There is a formal assessment of multicollinearity (using something called a variance inflation factor) to detect this problem.  When there is serious multicollinearity, the usual procedure is to drop the redundant variables.  Ho and colleagues, like most economists, did not bother with testing this.
Rather, they took the approach of doing a sensitivity analysis in which they dropped different parts of the model to see what happened, hence the three models in the paper.
Model 1 is the model with the several thousand independent variables listed above in the model.  That model didn’t find an effect of smokefree laws (or, in many cases, taxes) on disease outcomes.
Model 2 dropped the 15 demographic variables (the first bullet above) but kept the thousands of county variables and found essentially the same results as the full model.   This result suggests that multicollinearity with these variables is not obscuring the effect of the smokefree laws and taxes.
In contrast, in Model 3, when they drop all the county variables by keep the demographics from the model while keeping the demographics, they find that the laws (and taxes) are associated with fewer hospital admissions for heart attacks and other outcomes.   This raises the possibility that they are ‘over-correcting” for county differences.  Indeed, by allowing for different changes across counties my guess is that that is exactly what is happening. 
Did Ho and colleagues ignore this issue entirely?
Rather than directly testing for multicollinearity using variance inflation factors, they followed another widely-used qualitative approach, which is to look at the relationship between the independent variables (in this case, smokefree laws and taxes) and some outcome that people know is not associated with changes in smoking, in this case hospitalization for hip fractures.  They found a statistically significant association with hip fractures in Model 3 (but not Models 1 and 2), which they interpreted as evidence that the significant associations with laws (and taxes) in Model 3 was a spurious correlation.
The problem with this logic is that smoking increases the risk of hip fractures
Thus, using the standard that Ho and colleagues applied, their sensitivity analysis leads to the conclusion that Model 3 is superior to Model 1 because Model 1 missed the hip fractures while Model 3 detected it. 
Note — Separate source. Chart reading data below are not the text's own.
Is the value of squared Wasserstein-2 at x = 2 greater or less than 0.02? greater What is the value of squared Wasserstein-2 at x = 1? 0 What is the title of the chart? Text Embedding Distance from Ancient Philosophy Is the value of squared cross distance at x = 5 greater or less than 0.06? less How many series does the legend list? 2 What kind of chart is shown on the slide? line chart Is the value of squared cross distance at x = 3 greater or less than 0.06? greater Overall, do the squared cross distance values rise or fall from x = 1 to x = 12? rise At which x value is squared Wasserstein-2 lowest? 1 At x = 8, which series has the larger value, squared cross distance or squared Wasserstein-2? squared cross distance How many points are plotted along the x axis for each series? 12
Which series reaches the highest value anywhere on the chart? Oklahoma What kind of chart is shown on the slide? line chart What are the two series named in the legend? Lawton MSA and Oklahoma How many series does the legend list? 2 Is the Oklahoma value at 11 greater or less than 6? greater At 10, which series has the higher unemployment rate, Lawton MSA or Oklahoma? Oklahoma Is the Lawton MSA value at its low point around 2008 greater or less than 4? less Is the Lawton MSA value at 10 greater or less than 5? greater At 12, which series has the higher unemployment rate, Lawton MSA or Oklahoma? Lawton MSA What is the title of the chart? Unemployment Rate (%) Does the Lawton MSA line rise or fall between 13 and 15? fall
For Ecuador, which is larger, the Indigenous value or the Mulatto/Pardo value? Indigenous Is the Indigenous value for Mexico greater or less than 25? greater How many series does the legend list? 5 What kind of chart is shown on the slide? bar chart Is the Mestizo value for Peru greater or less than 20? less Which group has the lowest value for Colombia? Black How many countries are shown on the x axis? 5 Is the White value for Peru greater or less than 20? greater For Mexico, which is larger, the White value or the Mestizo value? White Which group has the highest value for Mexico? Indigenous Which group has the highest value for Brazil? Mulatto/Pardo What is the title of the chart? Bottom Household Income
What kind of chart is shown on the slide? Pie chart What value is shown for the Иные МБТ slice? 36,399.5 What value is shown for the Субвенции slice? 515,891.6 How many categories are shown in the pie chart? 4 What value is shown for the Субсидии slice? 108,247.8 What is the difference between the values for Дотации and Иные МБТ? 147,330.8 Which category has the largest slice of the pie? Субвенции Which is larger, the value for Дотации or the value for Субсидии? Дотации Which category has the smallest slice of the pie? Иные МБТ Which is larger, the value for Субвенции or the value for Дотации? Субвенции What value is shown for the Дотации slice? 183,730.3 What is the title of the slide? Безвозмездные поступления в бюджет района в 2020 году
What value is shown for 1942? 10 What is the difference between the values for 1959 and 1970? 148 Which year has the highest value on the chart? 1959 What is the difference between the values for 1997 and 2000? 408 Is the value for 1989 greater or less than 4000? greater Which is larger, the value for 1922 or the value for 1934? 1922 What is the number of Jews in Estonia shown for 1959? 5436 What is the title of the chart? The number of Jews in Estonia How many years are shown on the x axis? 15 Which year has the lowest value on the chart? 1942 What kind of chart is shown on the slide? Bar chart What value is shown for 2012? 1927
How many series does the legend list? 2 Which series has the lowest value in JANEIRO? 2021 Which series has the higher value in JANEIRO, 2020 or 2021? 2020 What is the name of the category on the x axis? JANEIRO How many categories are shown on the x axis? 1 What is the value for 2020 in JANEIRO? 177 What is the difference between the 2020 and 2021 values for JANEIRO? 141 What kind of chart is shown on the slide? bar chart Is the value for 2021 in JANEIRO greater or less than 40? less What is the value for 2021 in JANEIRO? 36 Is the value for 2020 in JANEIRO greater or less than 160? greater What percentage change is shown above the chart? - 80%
In other words, this paper actually supports the conclusion that smokefree laws and taxes reduce hospitalizations.
The bottom line
With regards to the individual city and state studies provided,  Ho and colleagues are right that one needs to be cautious about interpreting any one study of any one place.    The fact is, however, that a large number of studies using a variety of methodologies in a wide range of places have found remarkably consistent results that smokefree laws reduce hospital admissions and ambulance calls.  The better of these studies do control for underlying time trends and the fact that the study is of a single place avoids the need to add the thousands of control variables that Ho and colleagues included.  The fact that there is a dose-response, with stronger laws being associated with bigger effects, is also important.
That is why, considering the evidence as a whole, we can still be confident that smokefree laws (and tax increases) are rapidly followed by drops in hospital admissions.